Mahkamah Konstitusi (MK) memutus tidak dapat menerima permohonan uji Undang-Undang Nomor 2 Tahun 2011 tentang Partai Politik (UU Parpol). Putusan perkara Nomor 35/PUU-XIV/2016 yang diajukan Ibnu Utomo dkk. tersebut diucapkan Rabu (25/1) di ruang sidang pleno MK.
“Amar putusan mengadili, menyatakan permohonan para pemohon tidak dapat diterima,” ujar Ketua MK Arief Hidayat didampingi delapan hakim konstitusi lainnya.
Mahkamah berpendapat permasalahan yang dikemukakan para pemohon adalah konflik internal mengenai kepengurusan DPP Partai Persatuan Pembangunan (PPP), yang menurut para pemohon disebabkan ketidakjelasan Pasal 23 dan Pasal 33 UU Parpol.
Mahkamah menilai, sebagai perorangan warga negara Indonesia, para pemohon tidak memiliki kepentingan hukum untuk mengajukan permohonan pengujian ketentuan a quo. Sebab, menurut Mahkamah, ketentuan Pasal 23 dan Pasal 33 UU Parpol adalah ketentuan yang secara spesifik mengatur parpol, bukan mengatur hak perorangan warga negara Indonesia.
Seandainya permohonan tersebut dimaksudkan sebagai permohonan yang diajukan oleh pengurus parpol, Mahkamah berpendapat para pemohon harus membuktikan terlebih dahulu hak dan kewenangan para pemohon untuk mewakili parpol dalam pengajuan permohonan pengujian undang-undang.
“Bahkan seandainya para pemohon dapat mewakili PPP, tidak berarti Mahkamah dapat mengadili permohonan para pemohon.
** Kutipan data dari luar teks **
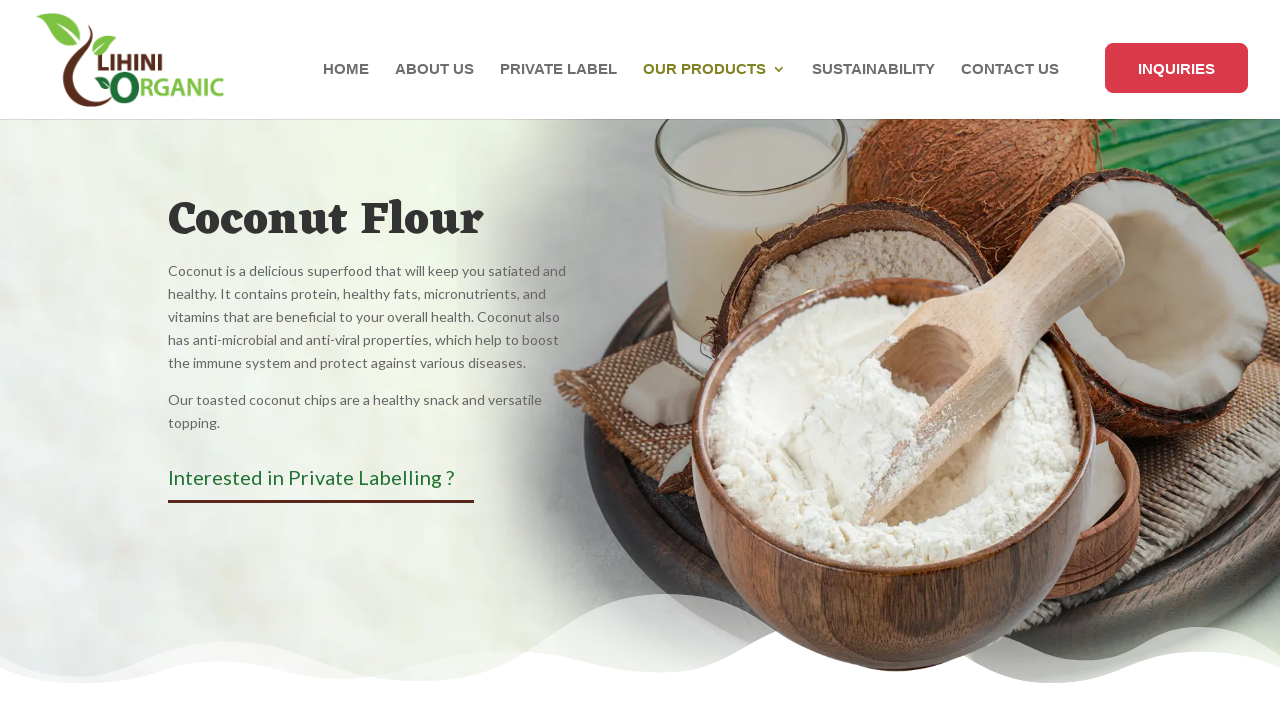

--- FILE ---
content_type: text/css
request_url: http://lihininature.com/wp-content/et-cache/237117/et-core-unified-237117.min.css?ver=1766512315
body_size: 692
content:
#top-header .et-social-icons{float:right!important}#top-header #et-info{width:100%}.nav li ul{width:250px}#top-menu li li a{width:100%}.et-pb-contact-message p{font-size:16px;line-height:1.2em;color:#ffffff;text-align:center;font-weight:bold;padding:20px!important;border-radius:10px;background:#207335}.menu-button a{padding:10px 32px!important;background:#da394a!important;color:#fff!important;font-weight:700;font-size:18px;height:50px!important;width:fit-content!important;border-radius:8px;border:1px solid #da394a;line-height:1;margin-left:20px;display:flex!important;justify-content:center;align-items:center;transition:all .2s ease-in-out!important}.join a:hover{transform:scale(1.1)}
Sebab, Mahkamah telah berpendirian, sebagaimana telah dinyatakan dalam beberapa putusan terdahulu, bahwa parpol yang memiliki wakil di DPR telah ikut merancang, membahas, dan/atau mengesahkan rancangan undang-undang menjadi suatu undang-undang. Sehingga, partai politik bersangkutan tidak lagi memiliki kepentingan hukum untuk mengajukan permohonan pengujian undang-undang ke MK,” ujar Hakim Konstitusi I Dewa Gede Palguna.
Pertimbangan hukum demikian telah dinyatakan Mahkamah, antara lain dalam Putusan No. 51-52-59/PUU-VI/2008 bertanggal 18 Februari 2009, Putusan No. 73/PUU-XII/2014 bertanggal 29 September 2014, Putusan No. 85/PUU-XII/2014, bertanggal 24 Maret 2015 serta Putusan No. 35/PUU-XII/2014 bertanggal 26 Mei 2015. Berdasarkan pertimbangan tersebut, Mahkamah menilai para pemohon tidak memiliki kedudukan hukum (legal standing) untuk mengajukan permohonan a quo.
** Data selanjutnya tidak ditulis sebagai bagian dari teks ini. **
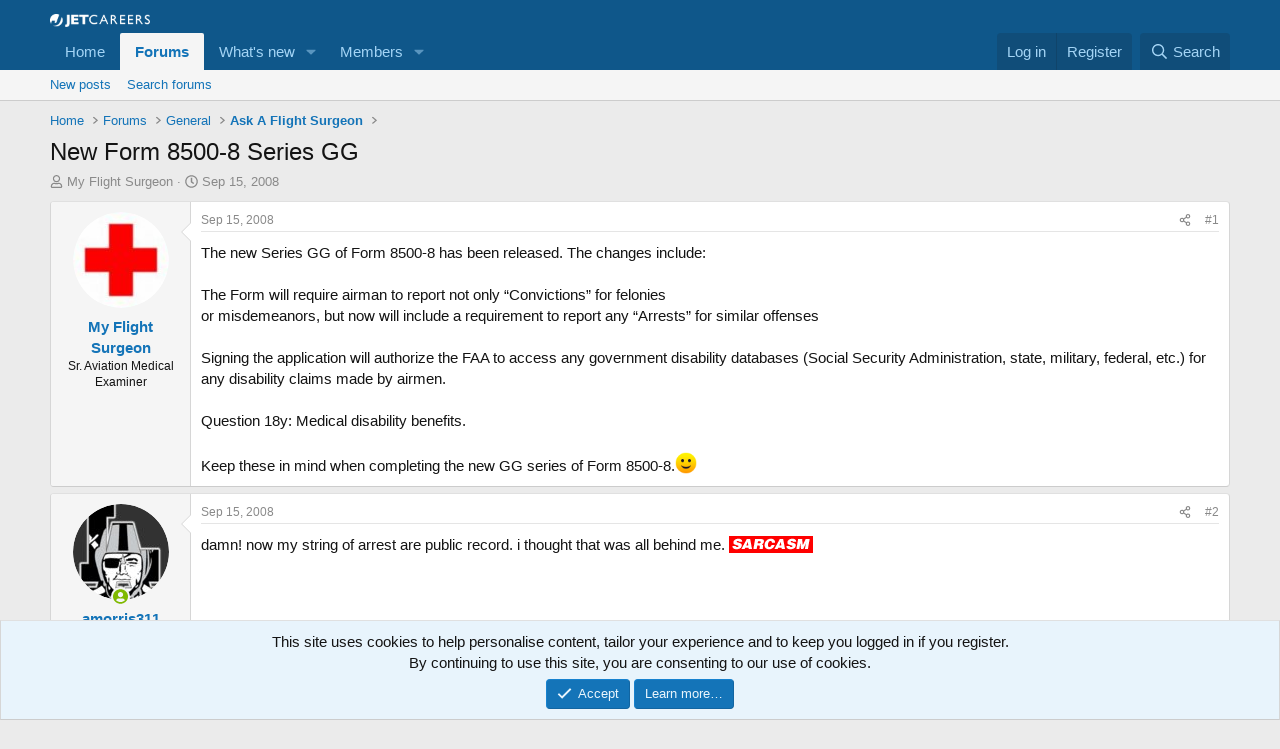

--- FILE ---
content_type: text/html; charset=utf-8
request_url: https://www.google.com/recaptcha/api2/aframe
body_size: 268
content:
<!DOCTYPE HTML><html><head><meta http-equiv="content-type" content="text/html; charset=UTF-8"></head><body><script nonce="pmRT0hqZ6T5Vh7TC89St2A">/** Anti-fraud and anti-abuse applications only. See google.com/recaptcha */ try{var clients={'sodar':'https://pagead2.googlesyndication.com/pagead/sodar?'};window.addEventListener("message",function(a){try{if(a.source===window.parent){var b=JSON.parse(a.data);var c=clients[b['id']];if(c){var d=document.createElement('img');d.src=c+b['params']+'&rc='+(localStorage.getItem("rc::a")?sessionStorage.getItem("rc::b"):"");window.document.body.appendChild(d);sessionStorage.setItem("rc::e",parseInt(sessionStorage.getItem("rc::e")||0)+1);localStorage.setItem("rc::h",'1769404188398');}}}catch(b){}});window.parent.postMessage("_grecaptcha_ready", "*");}catch(b){}</script></body></html>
Sebelumnya, para pemohon menguji ketentuan Pasal 33 ayat (2) UU Parpol. Pasal tersebut dinilai menimbulkan ketidakpastian hukum karena tidak memberikan kejelasan tindak lanjut pelaksanaan putusan kasasi melalui pengesahan susunan kepengurusan yang dinyatakan sah oleh putusan kasasi. Menurut pemohon, tidak adanya ketentuan dalam UU Parpol mengenai tindak lanjut penerbitan surat keputusan bagi susunan kepengurusan partai politik yang telah dinyatakan sah dalam putusan kasasi. Dengan demikian, Pasal 33 ayat (2) UU Parpol menimbulkan multitafsir.
Akibat ketidakpastian penafsiran Pasal 33 ayat (2) UU Parpol, menurut pemohon, parpol tak lebih hanya akan menjadi alat yang dapat dikontrol oleh rezim pemerintah yang sedang berkuasa. Bahkan para kader partai politik yang ditempatkan di DPR dapat dikontrol, sehingga tidak dapat menjalankan fungsi pengawasan sebagaimana diamanatkan UUD 1945.